Thanksgiving trivia:
The first Thanksgiving celebration lasted three days.
President Franklin D. Roosevelt restored the last Thursday of November as Thanksgiving Day in the year 1939. FDR did so to make the Christmas shopping season longer and thus help to stimulate the economy.
The annual Macy's Thanksgiving Day Parade tradition began in the 1920's.
Californians are the largest consumers of turkey in the United States.
There were an estimated 272 million turkeys raised in the United States last year.
Top turkey producing states:
Minnesota: 46 million / North Carolina: 39 million / Arkansas: 31 million / Virginia: 21.5 million / Missouri: 21 million / and California: 16.8 million. These six states together will account for about two-thirds of U.S. turkeys produced.

Cranberries:
The U.S. will produce ~ 690 million pounds of cranberries. Wisconsin is expected to lead all states in the production of cranberries, with 390 million pounds, followed by Massachusetts (180 million).
New Jersey, Oregon and Washington are also expected to have substantial production,
ranging from 18 million to 52 million pounds.

Pumpkins:
There are approximately 1 billion pounds of pumpkins grown in the U.S. The value of all the pumpkins produced by major pumpkin-producing states was approximately $101 million.
Cherries:
If you prefer cherry pie, you will be pleased to learn that our
nation’s forecasted tart cherry production totals 294 million pounds.
Of this total, the overwhelming majority (230 million) will be produced in Michigan.

Name that instrument
(Answer to last week’s quiz) It is one of the most recent additions
to the modern symphony orchestra, first appearing in the mid-19th
century, when it largely replaced the ‘ophicleide.’ The answer is the instrument which was the single most important influence in the history of instrumental music. It is the perfect blend of power and grace. The answer is the Tuba.


Thanksgiving History
The first official Thanksgiving Proclamation made by the American colonies, which rebelled against the Crown of England was issued by the Continental Congress in 1777. Six national Proclamations of Thanksgiving were issued in the first thirty years after the founding of the United States of America as an independent federation of States.
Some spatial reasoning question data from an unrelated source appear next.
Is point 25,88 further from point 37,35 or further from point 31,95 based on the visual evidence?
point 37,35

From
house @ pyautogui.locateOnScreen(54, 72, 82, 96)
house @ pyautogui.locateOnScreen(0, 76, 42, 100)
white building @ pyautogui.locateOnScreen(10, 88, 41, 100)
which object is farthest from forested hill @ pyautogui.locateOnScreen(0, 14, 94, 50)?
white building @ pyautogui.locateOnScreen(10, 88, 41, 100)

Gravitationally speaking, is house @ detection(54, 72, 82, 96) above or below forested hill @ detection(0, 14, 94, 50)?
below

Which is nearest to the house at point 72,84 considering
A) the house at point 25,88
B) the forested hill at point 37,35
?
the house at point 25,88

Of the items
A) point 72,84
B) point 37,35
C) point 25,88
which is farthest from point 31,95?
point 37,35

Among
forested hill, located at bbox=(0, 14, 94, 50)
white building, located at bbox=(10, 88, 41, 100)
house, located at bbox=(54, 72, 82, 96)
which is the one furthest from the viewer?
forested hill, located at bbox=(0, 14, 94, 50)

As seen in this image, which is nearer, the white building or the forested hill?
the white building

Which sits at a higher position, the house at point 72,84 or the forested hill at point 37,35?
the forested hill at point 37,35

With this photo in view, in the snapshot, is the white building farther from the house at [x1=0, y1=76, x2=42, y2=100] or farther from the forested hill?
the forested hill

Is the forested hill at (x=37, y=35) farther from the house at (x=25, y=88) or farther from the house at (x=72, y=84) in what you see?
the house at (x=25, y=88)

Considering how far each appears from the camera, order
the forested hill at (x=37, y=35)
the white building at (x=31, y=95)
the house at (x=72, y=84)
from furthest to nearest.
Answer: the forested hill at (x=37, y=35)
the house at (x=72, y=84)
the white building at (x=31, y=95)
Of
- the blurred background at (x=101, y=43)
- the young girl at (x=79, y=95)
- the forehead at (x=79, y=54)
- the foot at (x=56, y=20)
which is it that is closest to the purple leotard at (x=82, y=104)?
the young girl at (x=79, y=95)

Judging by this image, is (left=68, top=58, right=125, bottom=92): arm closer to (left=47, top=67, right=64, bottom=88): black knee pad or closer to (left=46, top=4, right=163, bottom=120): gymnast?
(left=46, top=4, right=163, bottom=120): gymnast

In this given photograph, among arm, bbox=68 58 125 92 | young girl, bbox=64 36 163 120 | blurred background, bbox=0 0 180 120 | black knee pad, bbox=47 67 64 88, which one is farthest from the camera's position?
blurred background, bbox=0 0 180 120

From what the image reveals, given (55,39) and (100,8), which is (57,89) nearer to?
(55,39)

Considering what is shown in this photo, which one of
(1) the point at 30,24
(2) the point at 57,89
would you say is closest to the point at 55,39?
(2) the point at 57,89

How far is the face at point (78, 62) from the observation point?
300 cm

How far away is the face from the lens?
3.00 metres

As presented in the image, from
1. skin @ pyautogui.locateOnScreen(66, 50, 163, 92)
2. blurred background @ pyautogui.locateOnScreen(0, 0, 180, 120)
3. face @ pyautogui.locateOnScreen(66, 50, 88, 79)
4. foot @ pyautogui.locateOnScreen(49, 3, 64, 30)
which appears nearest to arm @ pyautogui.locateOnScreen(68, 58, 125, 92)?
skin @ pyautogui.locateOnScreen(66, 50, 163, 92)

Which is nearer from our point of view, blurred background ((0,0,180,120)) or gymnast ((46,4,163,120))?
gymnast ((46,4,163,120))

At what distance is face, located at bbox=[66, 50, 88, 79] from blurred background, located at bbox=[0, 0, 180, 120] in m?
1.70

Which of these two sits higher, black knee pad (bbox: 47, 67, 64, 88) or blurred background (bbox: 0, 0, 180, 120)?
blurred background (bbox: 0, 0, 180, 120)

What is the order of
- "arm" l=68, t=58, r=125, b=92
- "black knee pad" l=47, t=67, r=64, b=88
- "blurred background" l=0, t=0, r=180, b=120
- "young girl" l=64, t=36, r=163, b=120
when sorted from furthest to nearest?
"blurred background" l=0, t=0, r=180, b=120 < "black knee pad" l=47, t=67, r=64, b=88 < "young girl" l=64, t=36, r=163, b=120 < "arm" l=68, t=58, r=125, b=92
President George Washington issued two, President John Adams issued two, President Thomas Jefferson made none and President James Madison issued two. In 1789 Washington designated a national thanksgiving holiday for the newly ratified Constitution, specifically so that that the people may thank God for “affording them an opportunity peaceably to establish a form of government for their safety and happiness” and for having “been enabled to establish constitutions of government for our safety and happiness, and particularly the national One now lately instituted, for the civil and religious liberty with which we are blessed...” After 1815 there were no more Thanksgiving Proclamations until the Presidency of Lincoln, who declared Thanksgiving a Federal holiday as a “prayerful day of Thanksgiving” on the last Thursday in November.

Bud: (716) 934-7734, email: tubamanbud@gmail.com
For choir / chorus or church music updates:
www.frombudsworld.blogspot.com

Key to success


"The key to being a good manager is keeping the people who hate me away from those who are still undecided."